« Eternité, du temps énamourée »

« L’éternité est amoureuse des œuvres du temps »
William Blake.



L’écrivain mexicain Carlos Fuentes vient de mourir à l’âge de 83 ans.
Hommage à son œuvre : sa présence sur remue.


 

En 1996, Carlos Fuentes avait accordé un entretien à Miguel Angel Quemain qui a paru dans El Nacional, Mexico. Cet entretien est repris dans Territoires du temps. Une anthologie d’entretiens, choix et introduction par Jorge F. Hernandez, traduit de l’espagnol (Mexique) par Céline Zins (Gallimard, collection Arcades, 2005).


Votre œuvre est une volonté d’originalité qui dialogue avec le passé, qui l’intègre et le transforme, et cependant, vous vous déclarez chevalier de l’anti-originalité…
Oui, parce que j’estime que l’originalité est une idée romantique. C’est l’une parmi quelques autres des idées romantiques que je déteste parce que je les crois mensongères, limitatives ; celle, précisément, qui consiste à croire à l’imagination à partir de rien, à la création ex nihilo. Je ne crois pas cela possible, on ne peut écrire sans une tradition. La condition pour créer, c’est de s’inscrire dans une tradition, et la condition pour s’inscrire dans une tradition, c’est de créer ; il y a là un mariage inséparable ; la tradition et la création sont des sœurs siamoises. L’autre idée romantique que je ne partage pas est celle d’unité, l’idée que la mission de la littérature, de la vision poétique, serait de restaurer l’unité. Je crois, au contraire, qu’il faut promouvoir la diversité, l’hétérogénéité, le centrifuge, comme condition du salut intellectuel et politique. L’idée romantique de la restauration de l’unité en tant que valeur suprême du travail poétique et philosophique conduit au totalitarisme, à une société totalement unifiée par une vision poétique, d’abord, politique, ensuite.
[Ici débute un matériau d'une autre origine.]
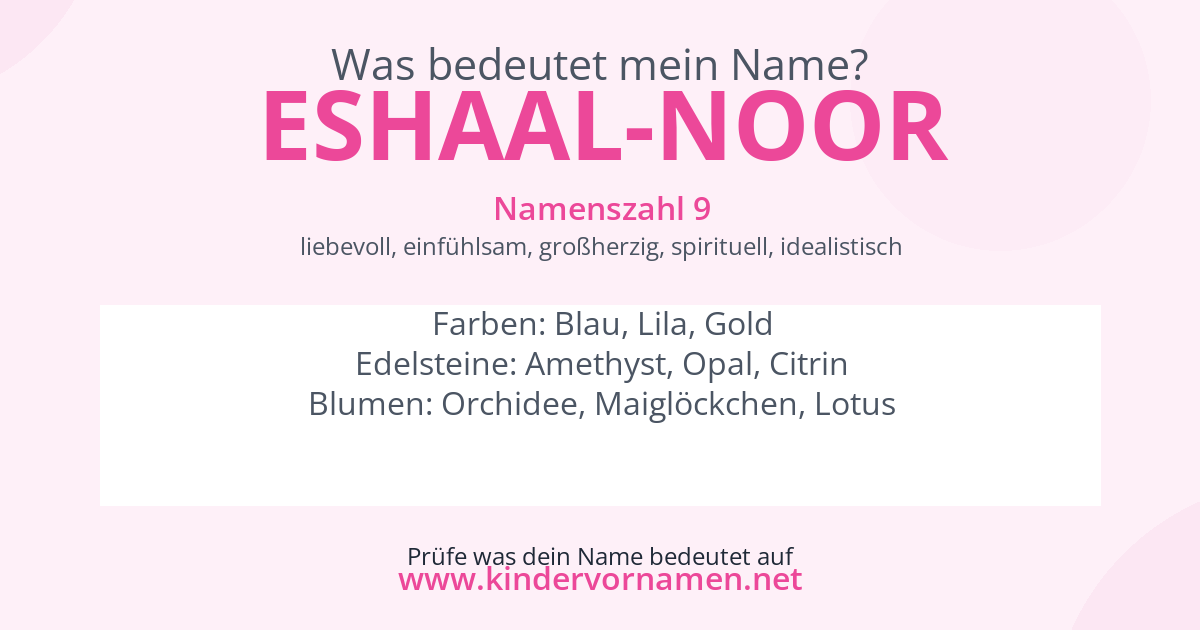Was bedeutet der Name Eshaal-Noor?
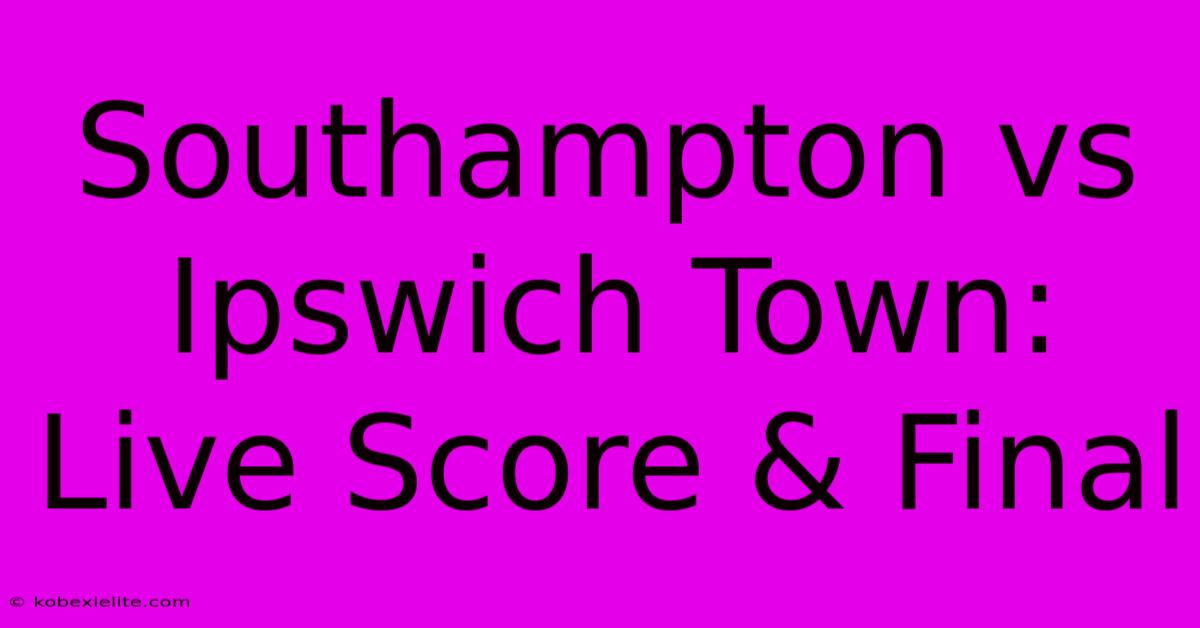 Southampton Vs Ipswich Town: Live Score & Final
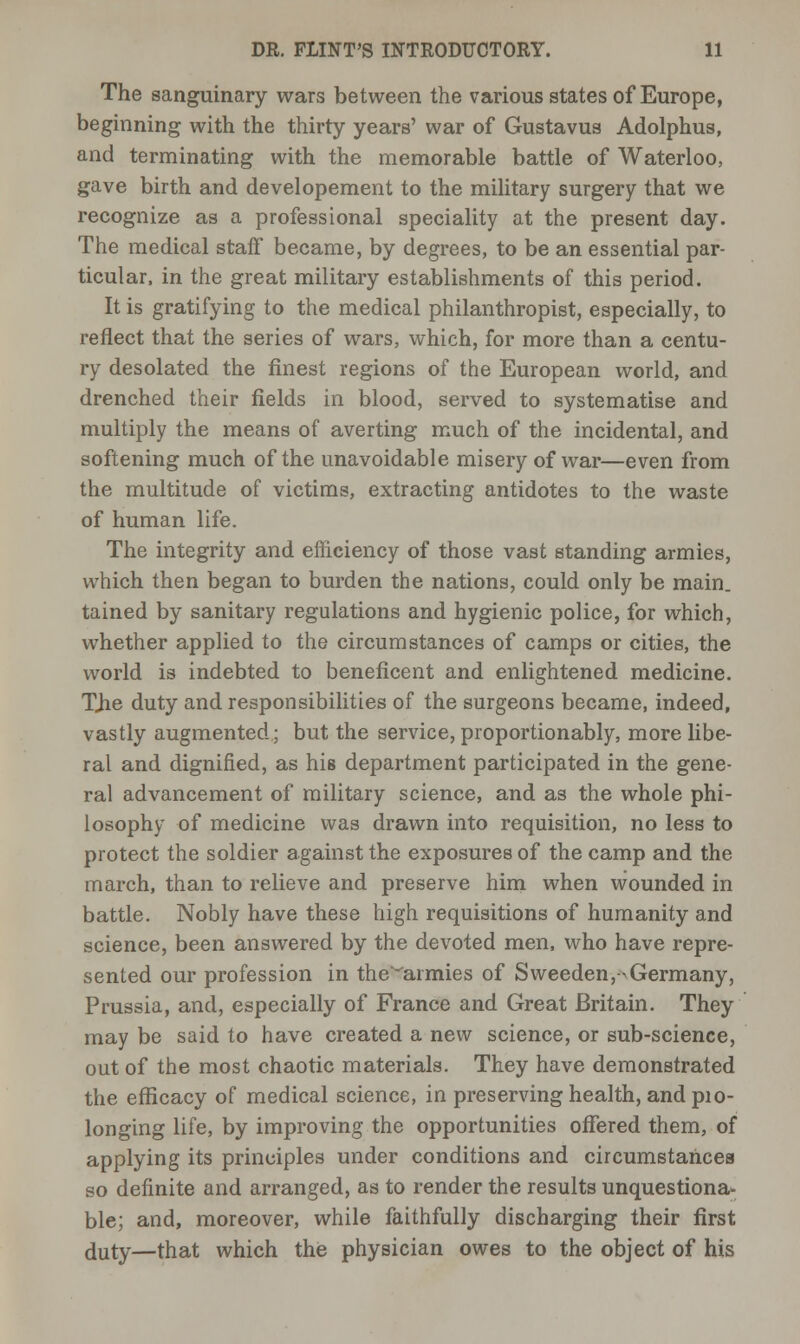 The sanguinary wars between the various states of Europe, beginning with the thirty years' war of Gustavus Adolphus, and terminating with the memorable battle of Waterloo, gave birth and developement to the military surgery that we recognize as a professional speciality at the present day. The medical staff became, by degrees, to be an essential par- ticular, in the great military establishments of this period. It is gratifying to the medical philanthropist, especially, to reflect that the series of wars, which, for more than a centu- ry desolated the finest regions of the European world, and drenched their fields in blood, served to systematise and multiply the means of averting much of the incidental, and softening much of the unavoidable misery of war—even from the multitude of victims, extracting antidotes to the waste of human life. The integrity and efficiency of those vast standing armies, which then began to burden the nations, could only be main, tained by sanitary regulations and hygienic police, for which, whether applied to the circumstances of camps or cities, the world is indebted to beneficent and enlightened medicine. TJie duty and responsibilities of the surgeons became, indeed, vastly augmented; but the service, proportionably, more libe- ral and dignified, as his department participated in the gene- ral advancement of military science, and as the whole phi- losophy of medicine was drawn into requisition, no less to protect the soldier against the exposures of the camp and the march, than to relieve and preserve him when wounded in battle. Nobly have these high requisitions of humanity and science, been answered by the devoted men, who have repre- sented our profession in the'^armies of Sweeden,->Germany, Prussia, and, especially of France and Great Britain. They may be said to have created a new science, or sub-science, out of the most chaotic materials. They have demonstrated the efficacy of medical science, in preserving health, and pro- longing life, by improving the opportunities offered them, of applying its principles under conditions and circumstances so definite and arranged, as to render the results unquestiona- ble; and, moreover, while faithfully discharging their first duty—that which the physician owes to the object of his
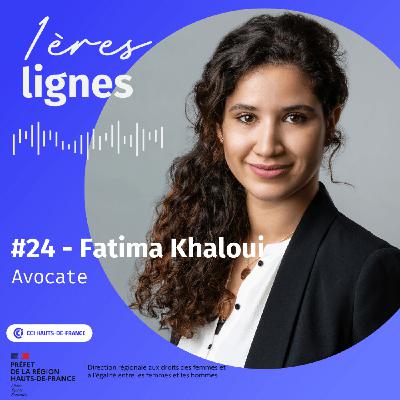 #24 Fatima Khaloui - "Si l'entrepreneur est un parachutiste, je suis son parachute." - Avocate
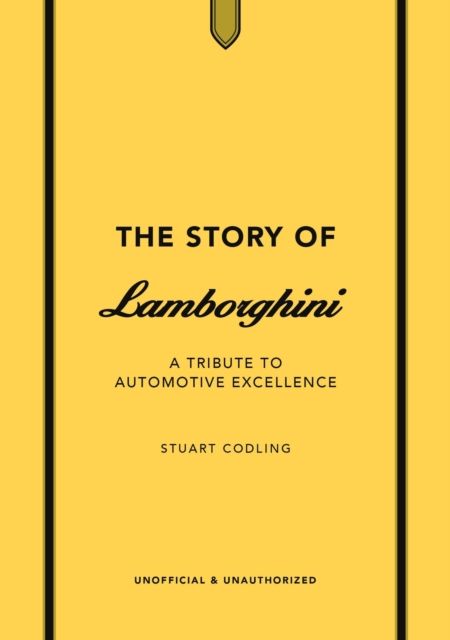 Forsidebilde av The Story of Lamborghini : A tribute to automotive excellence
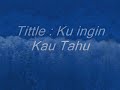 New Song - Ku ingin Kau Tahu
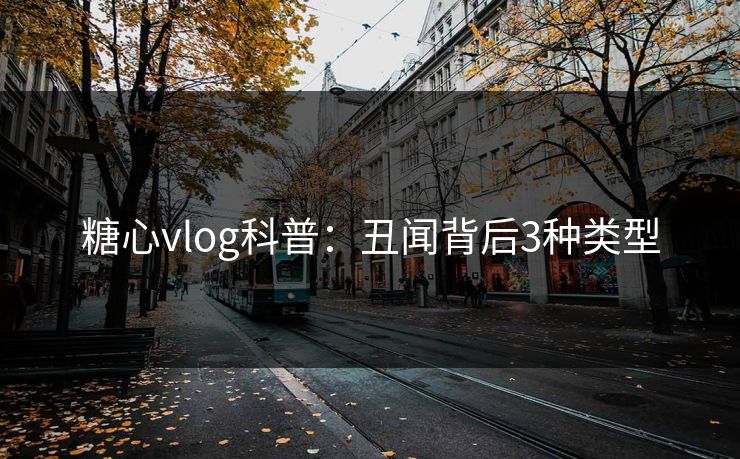 糖心vlog科普：丑闻背后3种类型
Je suis contre ces deux dimensions du romantisme. […]

Si l’on en croit certains critiques, vous seriez l’auteur d’une œuvre irrégulière ; dans cette hypothèse, de quels livres vous passeriez-vous ?
D’aucun, même des pires. Je ne me passerais ni des bossus ni des boiteux, parce qu’ils font partie de ma société romanesque. Je ne peux en renier aucun pour la raison que vous disiez au début, à savoir que chaque roman a des correspondances avec un autre, est complété par un autre, les uns sont plus jolis que d’autres, d’autres sont plus laids, certains sont infirmes, que sais-je, mais aucun ne peut exister sans les autres, ça non.